### Problem requirements
Copy out, from the entries below, each line that holds the string "data".

### Records to use
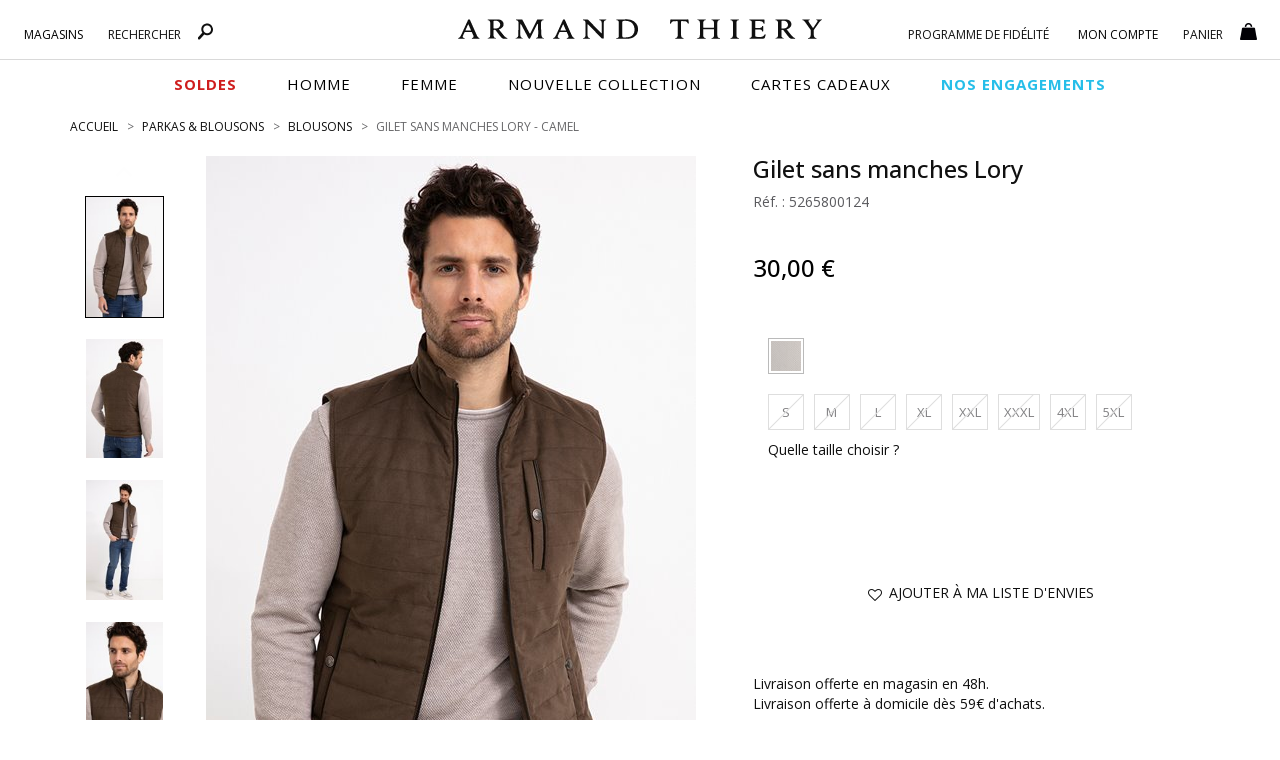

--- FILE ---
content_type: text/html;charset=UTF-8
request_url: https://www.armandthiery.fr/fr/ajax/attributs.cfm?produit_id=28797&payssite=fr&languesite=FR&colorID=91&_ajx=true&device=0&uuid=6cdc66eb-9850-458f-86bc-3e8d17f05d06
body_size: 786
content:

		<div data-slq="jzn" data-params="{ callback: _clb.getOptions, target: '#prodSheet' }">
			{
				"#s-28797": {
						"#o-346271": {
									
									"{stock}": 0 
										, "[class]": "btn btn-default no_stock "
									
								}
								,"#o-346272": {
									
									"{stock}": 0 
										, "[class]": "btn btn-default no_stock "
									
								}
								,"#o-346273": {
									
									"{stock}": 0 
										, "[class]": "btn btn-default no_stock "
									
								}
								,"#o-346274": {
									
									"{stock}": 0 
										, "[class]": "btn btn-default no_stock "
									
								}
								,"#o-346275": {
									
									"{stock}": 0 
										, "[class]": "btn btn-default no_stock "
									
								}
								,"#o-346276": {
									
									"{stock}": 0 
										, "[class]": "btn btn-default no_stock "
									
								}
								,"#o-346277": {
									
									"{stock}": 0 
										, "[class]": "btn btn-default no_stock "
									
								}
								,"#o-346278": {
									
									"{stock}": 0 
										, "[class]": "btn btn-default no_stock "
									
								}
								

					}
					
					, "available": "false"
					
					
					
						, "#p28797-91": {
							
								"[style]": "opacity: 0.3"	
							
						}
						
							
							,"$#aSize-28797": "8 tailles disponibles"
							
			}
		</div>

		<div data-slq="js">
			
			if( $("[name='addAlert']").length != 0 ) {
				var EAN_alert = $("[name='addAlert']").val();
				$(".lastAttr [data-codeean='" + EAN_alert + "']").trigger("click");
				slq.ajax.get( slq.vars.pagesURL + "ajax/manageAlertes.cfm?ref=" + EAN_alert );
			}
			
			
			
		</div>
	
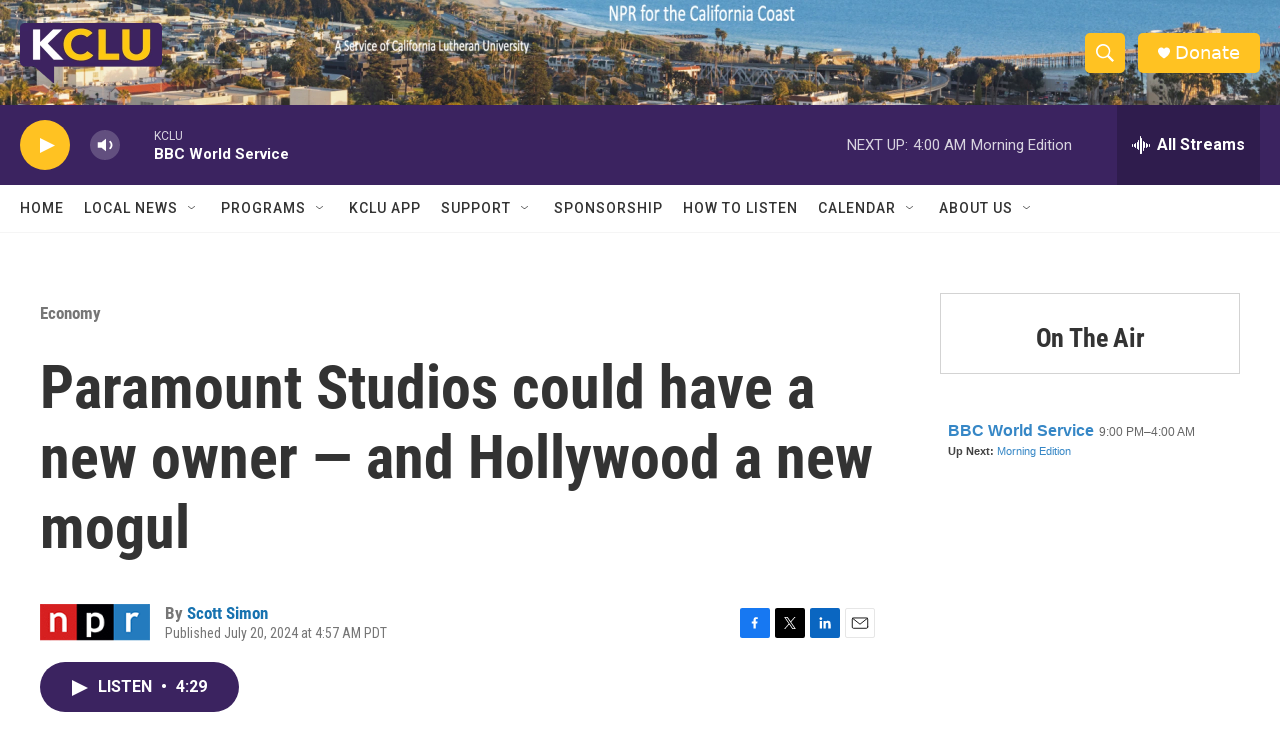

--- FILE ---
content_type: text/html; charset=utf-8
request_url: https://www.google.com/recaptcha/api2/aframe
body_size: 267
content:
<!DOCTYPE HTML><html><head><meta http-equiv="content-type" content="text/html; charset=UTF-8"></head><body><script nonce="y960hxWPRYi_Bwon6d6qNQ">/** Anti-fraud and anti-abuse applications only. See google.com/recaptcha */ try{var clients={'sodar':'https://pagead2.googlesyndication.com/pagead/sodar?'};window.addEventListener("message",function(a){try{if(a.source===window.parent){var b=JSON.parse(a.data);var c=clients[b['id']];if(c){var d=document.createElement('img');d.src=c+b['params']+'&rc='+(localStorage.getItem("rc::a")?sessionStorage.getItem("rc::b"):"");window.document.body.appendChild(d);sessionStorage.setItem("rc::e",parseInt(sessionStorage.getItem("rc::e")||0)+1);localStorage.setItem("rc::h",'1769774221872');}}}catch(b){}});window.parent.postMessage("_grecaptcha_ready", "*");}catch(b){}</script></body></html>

==

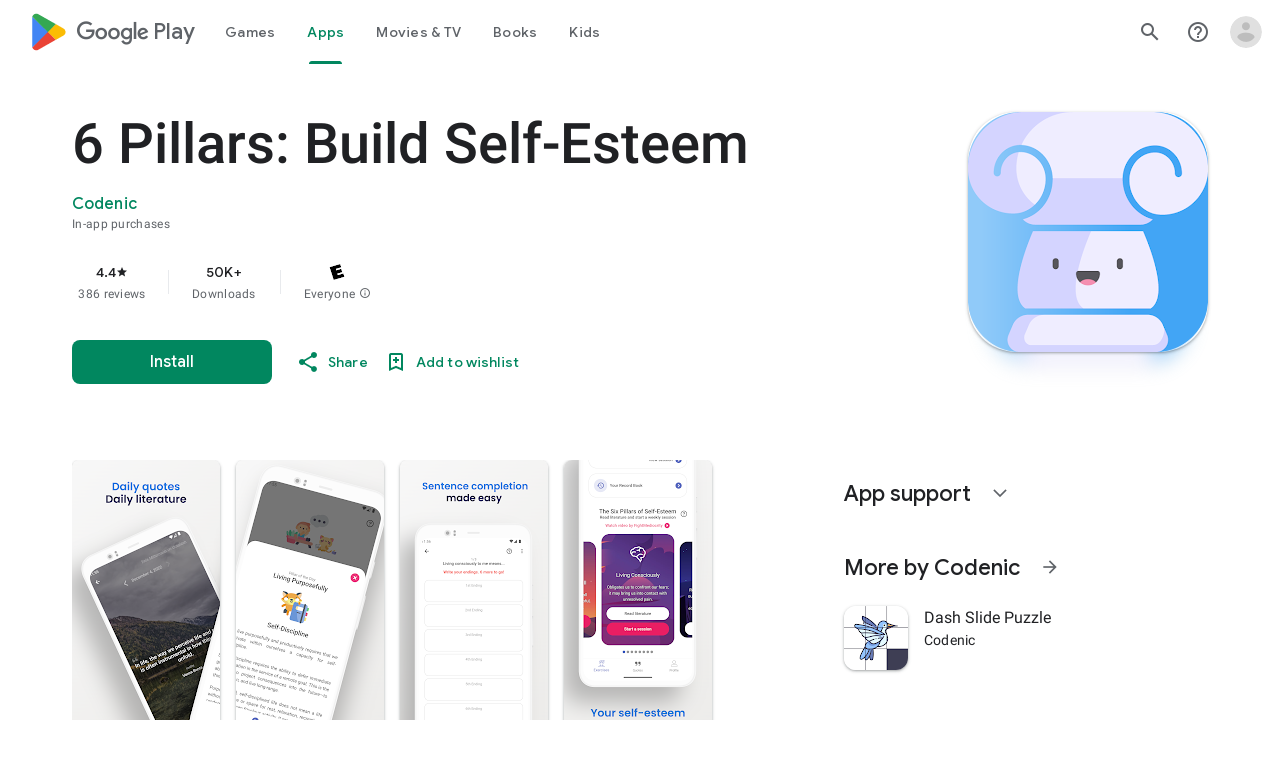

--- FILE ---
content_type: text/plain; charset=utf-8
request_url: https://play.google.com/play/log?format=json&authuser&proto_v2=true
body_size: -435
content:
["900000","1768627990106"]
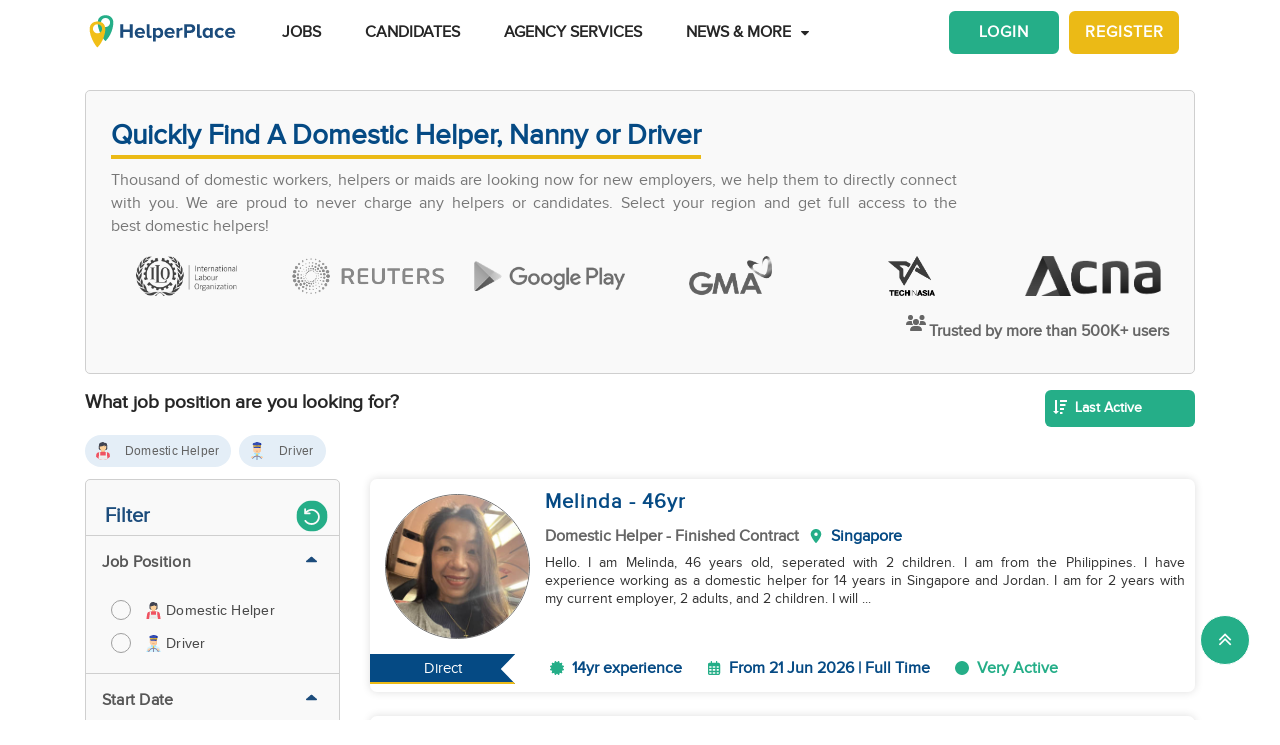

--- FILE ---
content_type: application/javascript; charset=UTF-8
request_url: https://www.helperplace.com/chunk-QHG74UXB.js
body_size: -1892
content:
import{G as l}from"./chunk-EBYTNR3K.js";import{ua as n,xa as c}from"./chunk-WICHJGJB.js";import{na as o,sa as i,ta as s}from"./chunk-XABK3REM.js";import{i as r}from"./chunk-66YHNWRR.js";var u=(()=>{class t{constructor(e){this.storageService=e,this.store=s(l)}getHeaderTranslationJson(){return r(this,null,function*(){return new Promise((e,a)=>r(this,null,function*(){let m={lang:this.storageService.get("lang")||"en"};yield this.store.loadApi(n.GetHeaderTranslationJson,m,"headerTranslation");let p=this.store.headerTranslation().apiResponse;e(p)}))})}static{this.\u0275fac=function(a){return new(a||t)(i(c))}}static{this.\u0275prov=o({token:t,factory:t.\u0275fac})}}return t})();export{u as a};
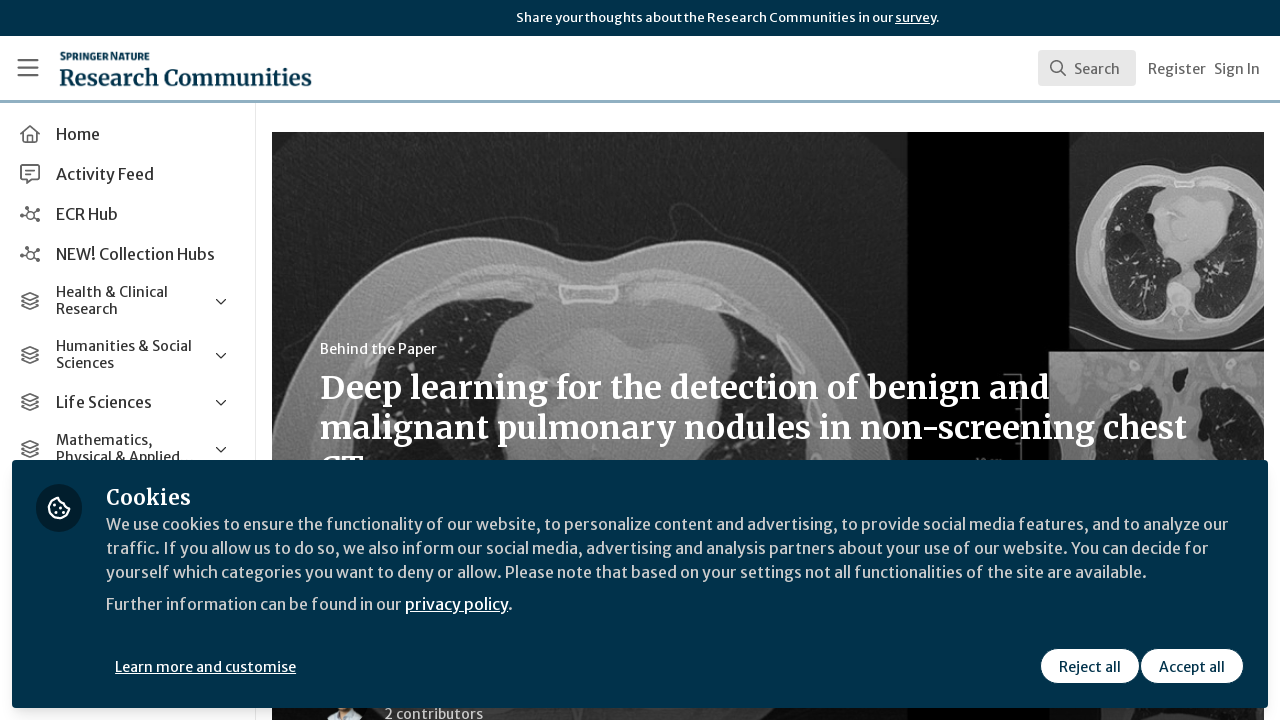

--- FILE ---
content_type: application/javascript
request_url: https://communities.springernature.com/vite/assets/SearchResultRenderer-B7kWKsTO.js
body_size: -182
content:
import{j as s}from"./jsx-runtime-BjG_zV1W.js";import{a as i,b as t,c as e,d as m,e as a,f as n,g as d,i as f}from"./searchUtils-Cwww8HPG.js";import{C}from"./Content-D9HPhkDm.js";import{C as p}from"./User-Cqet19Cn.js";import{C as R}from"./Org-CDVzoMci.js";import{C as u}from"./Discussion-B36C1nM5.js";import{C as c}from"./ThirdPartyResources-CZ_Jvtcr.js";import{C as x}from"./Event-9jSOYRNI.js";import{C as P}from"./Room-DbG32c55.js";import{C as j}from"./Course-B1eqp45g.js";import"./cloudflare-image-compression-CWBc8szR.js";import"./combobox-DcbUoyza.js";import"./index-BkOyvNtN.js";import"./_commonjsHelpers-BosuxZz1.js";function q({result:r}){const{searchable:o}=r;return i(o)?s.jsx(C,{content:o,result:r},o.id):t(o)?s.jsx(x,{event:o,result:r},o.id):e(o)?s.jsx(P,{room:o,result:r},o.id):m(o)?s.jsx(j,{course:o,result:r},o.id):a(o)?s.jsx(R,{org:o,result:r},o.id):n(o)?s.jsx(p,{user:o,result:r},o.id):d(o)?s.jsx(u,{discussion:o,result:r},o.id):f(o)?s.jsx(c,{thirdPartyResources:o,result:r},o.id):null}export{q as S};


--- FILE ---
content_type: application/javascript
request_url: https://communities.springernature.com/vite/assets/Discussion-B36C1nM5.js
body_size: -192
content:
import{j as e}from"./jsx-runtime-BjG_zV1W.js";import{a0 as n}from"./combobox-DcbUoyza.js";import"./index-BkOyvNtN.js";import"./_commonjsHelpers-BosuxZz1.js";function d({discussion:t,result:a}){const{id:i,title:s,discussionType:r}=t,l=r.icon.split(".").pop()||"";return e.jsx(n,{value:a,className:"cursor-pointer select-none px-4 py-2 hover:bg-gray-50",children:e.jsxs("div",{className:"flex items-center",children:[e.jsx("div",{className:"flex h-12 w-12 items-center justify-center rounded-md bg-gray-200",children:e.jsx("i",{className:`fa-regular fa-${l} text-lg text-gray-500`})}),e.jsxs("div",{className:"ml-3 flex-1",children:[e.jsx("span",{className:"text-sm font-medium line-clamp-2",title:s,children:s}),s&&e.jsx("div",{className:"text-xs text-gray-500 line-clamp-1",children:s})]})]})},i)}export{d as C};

### Answer space
		<div data-slq="jzn" data-params="{ callback: _clb.getOptions, target: '#prodSheet' }">
		<div data-slq="js">
				$(".lastAttr [data-codeean='" + EAN_alert + "']").trigger("click");
<!DOCTYPE HTML><html><head><meta http-equiv="content-type" content="text/html; charset=UTF-8"></head><body><script nonce="y960hxWPRYi_Bwon6d6qNQ">/** Anti-fraud and anti-abuse applications only. See google.com/recaptcha */ try{var clients={'sodar':'https://pagead2.googlesyndication.com/pagead/sodar?'};window.addEventListener("message",function(a){try{if(a.source===window.parent){var b=JSON.parse(a.data);var c=clients[b['id']];if(c){var d=document.createElement('img');d.src=c+b['params']+'&rc='+(localStorage.getItem("rc::a")?sessionStorage.getItem("rc::b"):"");window.document.body.appendChild(d);sessionStorage.setItem("rc::e",parseInt(sessionStorage.getItem("rc::e")||0)+1);localStorage.setItem("rc::h",'1769774221872');}}}catch(b){}});window.parent.postMessage("_grecaptcha_ready", "*");}catch(b){}</script></body></html>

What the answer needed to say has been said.